→ **What is being asked**: Rewrite the synthetic control excerpt from "2.7 Unit Contribution" to "function in detail.", putting "streamlined" in place of "convenient".

→ **Source document**:
---------------

2.7 Unit Contribution Plot

The synthdid::synthdid_units_plot() function shows which donor units contribute to the synthetic control and by how much:

synthdid::synthdid_units_plot(tau_sc) + ama_theme()


3. causalverse Synthetic Control Functions

The causalverse package provides a suite of wrapper and extension functions around synthdid that offer additional estimators, staggered adoption support, standardized output formatting, and convenient visualization. This section covers each function in detail.

3.1 Available Estimation Methods

The causalverse package supports six estimation methods through a unified interface:

Method Description Key Characteristics
"did" Difference-in-Differences Equal unit weights, uniform time weights
"sc" Synthetic Control Data-driven unit weights, uniform time weights
"sc_ridge" SC with Ridge Penalty Adds ridge regularization to SC unit weights
"difp" De-meaned SC Intercept shift + SC (Doudchenko & Imbens, 2016; Ferman & Pinto, 2021)
"difp_ridge" De-meaned SC with Ridge Ridge-penalized version of difp
"synthdid" Synthetic DID Data-driven unit AND time weights (Arkhangelsky et al., 2021)

---------------

(Spatial question data)
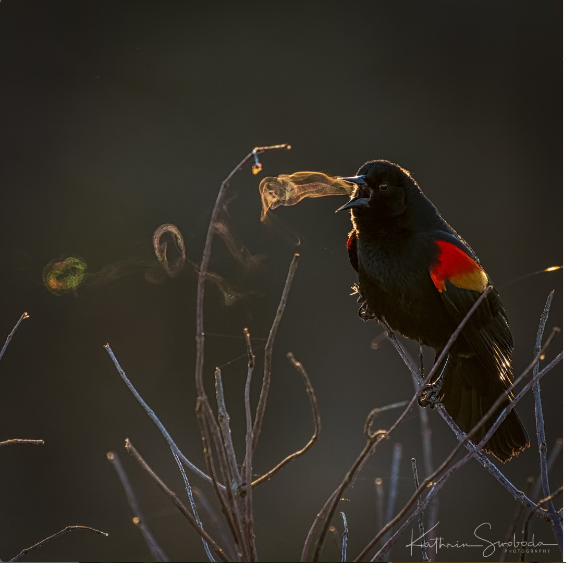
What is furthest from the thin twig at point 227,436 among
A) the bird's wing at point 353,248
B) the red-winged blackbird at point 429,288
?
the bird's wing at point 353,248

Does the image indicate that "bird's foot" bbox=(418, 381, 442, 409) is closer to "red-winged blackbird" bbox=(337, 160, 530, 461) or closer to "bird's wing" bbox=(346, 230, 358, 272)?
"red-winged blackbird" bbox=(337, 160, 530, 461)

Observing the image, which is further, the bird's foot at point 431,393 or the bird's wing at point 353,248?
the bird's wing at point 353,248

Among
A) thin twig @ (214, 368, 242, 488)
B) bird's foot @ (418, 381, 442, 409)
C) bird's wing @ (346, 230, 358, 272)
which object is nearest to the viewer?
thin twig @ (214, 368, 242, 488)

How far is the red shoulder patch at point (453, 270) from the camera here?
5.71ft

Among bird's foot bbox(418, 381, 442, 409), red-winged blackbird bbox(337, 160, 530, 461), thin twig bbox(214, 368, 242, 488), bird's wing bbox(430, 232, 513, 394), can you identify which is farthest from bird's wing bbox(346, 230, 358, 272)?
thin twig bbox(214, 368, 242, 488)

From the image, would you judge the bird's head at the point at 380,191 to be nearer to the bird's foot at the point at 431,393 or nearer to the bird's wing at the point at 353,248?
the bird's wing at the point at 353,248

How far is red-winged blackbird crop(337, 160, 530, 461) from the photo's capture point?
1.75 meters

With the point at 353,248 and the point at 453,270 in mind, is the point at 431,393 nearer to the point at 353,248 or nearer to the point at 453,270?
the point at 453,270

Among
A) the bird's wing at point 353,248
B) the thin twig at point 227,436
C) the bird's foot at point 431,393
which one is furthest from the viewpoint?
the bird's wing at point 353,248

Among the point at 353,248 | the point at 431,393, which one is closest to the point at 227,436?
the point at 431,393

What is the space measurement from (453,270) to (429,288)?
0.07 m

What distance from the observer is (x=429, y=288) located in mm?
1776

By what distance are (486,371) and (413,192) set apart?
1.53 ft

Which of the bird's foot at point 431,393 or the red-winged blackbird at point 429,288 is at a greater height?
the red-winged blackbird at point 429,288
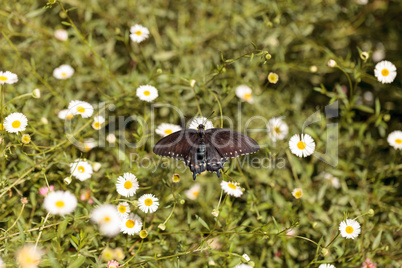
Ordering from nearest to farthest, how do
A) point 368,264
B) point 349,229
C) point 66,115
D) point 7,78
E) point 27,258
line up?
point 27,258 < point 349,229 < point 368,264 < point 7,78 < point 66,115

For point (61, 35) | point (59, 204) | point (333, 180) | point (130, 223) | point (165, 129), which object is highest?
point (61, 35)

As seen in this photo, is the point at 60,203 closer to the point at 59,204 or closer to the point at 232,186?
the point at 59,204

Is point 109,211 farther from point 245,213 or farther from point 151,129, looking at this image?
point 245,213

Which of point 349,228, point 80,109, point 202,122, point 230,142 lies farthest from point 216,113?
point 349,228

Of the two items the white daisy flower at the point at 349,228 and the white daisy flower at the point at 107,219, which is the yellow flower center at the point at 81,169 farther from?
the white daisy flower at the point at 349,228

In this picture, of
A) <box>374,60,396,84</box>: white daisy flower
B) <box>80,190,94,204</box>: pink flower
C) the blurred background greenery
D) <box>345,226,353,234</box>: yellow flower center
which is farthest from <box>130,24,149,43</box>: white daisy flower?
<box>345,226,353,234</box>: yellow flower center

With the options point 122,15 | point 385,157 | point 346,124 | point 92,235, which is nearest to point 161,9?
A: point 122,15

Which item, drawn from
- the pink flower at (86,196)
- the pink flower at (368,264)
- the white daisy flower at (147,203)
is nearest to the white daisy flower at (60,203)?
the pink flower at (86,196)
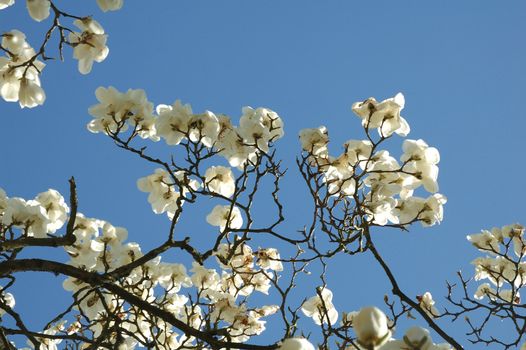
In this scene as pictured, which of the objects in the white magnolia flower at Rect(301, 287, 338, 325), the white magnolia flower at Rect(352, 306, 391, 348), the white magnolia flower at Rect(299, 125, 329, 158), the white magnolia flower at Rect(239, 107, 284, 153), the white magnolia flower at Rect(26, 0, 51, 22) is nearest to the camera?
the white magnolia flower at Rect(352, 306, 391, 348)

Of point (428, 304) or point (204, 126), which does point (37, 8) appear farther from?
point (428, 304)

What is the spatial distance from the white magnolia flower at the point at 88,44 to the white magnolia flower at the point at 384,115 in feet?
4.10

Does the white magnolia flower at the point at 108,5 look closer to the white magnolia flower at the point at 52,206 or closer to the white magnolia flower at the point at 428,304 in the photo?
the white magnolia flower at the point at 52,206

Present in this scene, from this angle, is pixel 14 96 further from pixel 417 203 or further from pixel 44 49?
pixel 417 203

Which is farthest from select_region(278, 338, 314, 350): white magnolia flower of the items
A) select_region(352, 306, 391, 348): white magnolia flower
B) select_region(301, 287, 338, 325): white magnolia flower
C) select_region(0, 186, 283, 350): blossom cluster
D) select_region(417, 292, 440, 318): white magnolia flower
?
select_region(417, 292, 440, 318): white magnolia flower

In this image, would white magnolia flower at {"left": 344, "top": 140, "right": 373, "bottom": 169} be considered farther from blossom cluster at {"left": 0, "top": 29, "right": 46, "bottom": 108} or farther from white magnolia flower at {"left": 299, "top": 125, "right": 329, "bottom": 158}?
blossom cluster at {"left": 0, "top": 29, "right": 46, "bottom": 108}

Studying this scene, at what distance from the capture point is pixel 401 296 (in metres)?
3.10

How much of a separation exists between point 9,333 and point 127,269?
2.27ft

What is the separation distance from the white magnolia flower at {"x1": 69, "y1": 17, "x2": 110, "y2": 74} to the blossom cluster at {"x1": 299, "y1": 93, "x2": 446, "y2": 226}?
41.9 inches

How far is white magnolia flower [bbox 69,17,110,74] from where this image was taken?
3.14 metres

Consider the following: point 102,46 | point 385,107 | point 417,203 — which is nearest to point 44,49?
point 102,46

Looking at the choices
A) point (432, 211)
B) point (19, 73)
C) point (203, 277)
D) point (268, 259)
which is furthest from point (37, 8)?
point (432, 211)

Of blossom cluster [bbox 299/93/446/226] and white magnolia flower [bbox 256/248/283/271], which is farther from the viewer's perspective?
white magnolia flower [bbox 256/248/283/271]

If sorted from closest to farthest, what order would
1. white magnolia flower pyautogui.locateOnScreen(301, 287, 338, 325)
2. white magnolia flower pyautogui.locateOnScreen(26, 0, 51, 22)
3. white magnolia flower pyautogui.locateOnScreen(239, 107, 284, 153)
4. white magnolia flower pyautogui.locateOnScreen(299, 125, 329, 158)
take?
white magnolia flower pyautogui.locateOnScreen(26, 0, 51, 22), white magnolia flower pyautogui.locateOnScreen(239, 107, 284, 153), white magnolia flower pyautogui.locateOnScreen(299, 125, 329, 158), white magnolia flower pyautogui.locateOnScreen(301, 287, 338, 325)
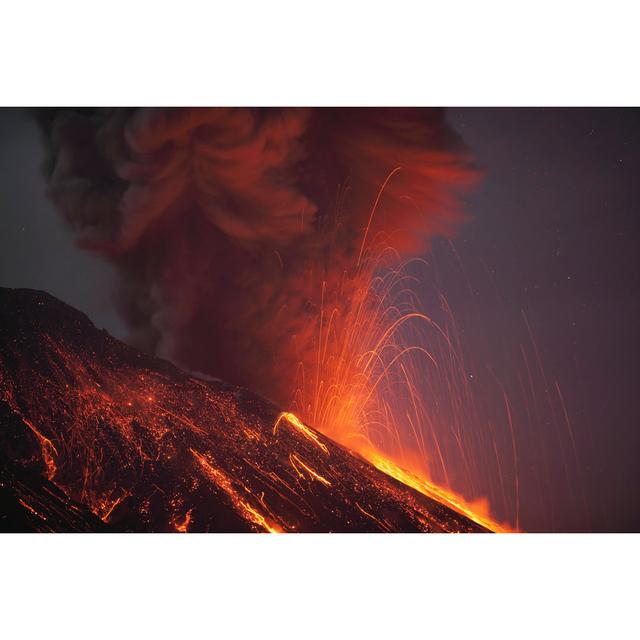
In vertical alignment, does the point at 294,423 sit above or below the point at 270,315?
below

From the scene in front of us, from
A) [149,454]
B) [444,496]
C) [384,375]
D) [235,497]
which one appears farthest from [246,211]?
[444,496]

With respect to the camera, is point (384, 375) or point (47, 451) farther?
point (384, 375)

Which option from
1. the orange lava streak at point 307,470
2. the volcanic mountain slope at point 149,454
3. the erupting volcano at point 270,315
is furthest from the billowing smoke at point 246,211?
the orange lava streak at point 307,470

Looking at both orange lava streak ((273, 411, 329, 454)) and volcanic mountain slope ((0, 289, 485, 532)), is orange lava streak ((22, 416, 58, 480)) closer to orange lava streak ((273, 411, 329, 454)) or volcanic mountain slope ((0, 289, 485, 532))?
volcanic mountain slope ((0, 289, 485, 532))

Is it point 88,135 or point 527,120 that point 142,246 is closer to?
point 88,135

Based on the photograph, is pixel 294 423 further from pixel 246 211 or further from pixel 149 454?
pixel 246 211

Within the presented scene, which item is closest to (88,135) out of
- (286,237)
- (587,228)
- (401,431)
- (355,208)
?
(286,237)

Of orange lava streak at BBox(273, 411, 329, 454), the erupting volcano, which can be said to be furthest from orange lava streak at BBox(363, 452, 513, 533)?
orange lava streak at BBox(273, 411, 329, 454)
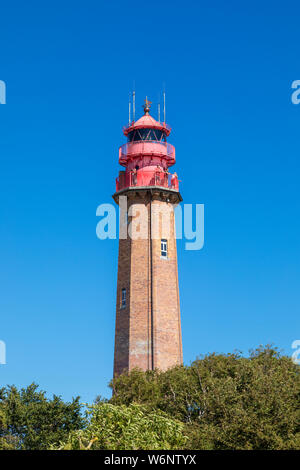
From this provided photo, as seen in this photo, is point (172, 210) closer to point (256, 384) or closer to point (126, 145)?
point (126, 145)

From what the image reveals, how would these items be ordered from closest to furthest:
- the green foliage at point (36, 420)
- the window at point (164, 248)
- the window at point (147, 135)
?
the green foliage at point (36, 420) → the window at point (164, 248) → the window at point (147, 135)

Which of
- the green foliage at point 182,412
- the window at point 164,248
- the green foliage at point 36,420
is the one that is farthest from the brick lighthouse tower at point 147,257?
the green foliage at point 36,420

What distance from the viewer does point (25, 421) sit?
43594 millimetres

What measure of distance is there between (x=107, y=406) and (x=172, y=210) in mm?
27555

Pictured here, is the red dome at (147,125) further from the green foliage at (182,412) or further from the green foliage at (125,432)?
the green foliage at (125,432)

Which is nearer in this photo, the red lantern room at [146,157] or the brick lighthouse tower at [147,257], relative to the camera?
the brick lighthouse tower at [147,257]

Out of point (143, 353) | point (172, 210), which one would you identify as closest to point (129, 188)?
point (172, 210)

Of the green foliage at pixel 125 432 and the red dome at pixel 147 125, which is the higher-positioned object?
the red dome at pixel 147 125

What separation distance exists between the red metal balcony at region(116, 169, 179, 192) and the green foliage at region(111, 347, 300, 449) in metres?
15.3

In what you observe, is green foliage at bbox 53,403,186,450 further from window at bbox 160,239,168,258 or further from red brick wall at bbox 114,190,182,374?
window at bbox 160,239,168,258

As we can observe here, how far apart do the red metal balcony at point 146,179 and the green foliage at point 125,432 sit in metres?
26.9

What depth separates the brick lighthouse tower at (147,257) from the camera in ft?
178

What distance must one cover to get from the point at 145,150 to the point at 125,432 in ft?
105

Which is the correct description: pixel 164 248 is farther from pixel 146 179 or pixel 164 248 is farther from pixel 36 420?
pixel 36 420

---------------

→ **Output**:
2.7 Unit Contribution Plot

The synthdid::synthdid_units_plot() function shows which donor units contribute to the synthetic control and by how much:

synthdid::synthdid_units_plot(tau_sc) + ama_theme()


3. causalverse Synthetic Control Functions

The causalverse package provides a suite of wrapper and extension functions around synthdid that offer additional estimators, staggered adoption support, standardized output formatting, and streamlined visualization. This section covers each function in detail.